Les quatre étapes d’un dérapage
En premier lieu, ce fut la présentation et l’adoption par la Chambre des communes, le 23 mars 2017, de la motion M-103 pilotée par la députée libérale Iqra Khalid pour contrer la prétendue montée de «l’islamophobie» et du «racisme systémique» qui rongerait le Canada et le Québec.

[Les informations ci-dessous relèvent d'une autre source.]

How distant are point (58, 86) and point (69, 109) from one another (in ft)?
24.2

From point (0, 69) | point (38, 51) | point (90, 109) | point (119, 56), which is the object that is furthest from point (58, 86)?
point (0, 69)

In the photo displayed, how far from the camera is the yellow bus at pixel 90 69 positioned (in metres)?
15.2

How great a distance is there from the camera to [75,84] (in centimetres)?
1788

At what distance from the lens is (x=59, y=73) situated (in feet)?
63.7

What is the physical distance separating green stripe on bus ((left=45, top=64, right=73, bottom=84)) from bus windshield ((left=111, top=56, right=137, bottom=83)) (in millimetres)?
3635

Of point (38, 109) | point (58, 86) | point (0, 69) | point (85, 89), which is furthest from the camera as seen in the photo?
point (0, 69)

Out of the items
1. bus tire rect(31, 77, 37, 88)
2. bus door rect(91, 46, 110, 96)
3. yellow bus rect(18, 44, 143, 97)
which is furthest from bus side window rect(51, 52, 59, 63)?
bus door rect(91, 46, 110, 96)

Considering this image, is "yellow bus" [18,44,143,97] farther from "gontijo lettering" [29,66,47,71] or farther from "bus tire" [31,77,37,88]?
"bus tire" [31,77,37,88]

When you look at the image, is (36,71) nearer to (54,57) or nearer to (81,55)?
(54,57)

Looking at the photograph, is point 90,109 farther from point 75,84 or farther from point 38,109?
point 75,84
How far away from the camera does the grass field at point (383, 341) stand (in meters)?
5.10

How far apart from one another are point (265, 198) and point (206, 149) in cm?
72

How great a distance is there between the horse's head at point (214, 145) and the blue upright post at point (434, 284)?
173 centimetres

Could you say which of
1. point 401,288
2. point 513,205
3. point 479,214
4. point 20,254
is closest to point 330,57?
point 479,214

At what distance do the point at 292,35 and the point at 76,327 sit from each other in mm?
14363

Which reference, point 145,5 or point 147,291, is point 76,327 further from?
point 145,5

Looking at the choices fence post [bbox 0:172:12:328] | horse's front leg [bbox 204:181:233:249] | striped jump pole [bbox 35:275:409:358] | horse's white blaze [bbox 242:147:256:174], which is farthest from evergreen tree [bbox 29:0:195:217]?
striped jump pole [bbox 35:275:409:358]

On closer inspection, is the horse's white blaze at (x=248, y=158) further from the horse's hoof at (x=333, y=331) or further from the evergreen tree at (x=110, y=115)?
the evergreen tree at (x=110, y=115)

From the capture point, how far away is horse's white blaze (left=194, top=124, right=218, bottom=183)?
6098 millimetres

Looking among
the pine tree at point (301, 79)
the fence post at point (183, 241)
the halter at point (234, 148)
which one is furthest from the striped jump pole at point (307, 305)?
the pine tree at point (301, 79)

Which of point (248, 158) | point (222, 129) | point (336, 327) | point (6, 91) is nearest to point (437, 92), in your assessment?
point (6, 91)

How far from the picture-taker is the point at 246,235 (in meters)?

Solidaires de Justin Trudeau, le PLC (dont Pablo Rodriguez) et le NPD ont voté en faveur de cette motion, tandis que les conservateurs et les bloquistes s’y sont opposés.
Parallèlement à cette première offensive, il faut rappeler qu’en 2015 Amira Elghawaby était déjà devenue directrice des communications au Conseil national des musulmans canadiens (CNMC), poste qu’elle a occupé jusqu’en 2023.
La deuxième incursion fut la création par Ottawa, en juin 2019, d’un Secrétariat fédéral de lutte contre le racisme systémique mandaté pour mener le combat contre le racisme systémique et l’islamophobie. Un budget de 45$ millions lui fut d’emblée octroyé par Pablo Rodriguez, alors ministre du Patrimoine canadien.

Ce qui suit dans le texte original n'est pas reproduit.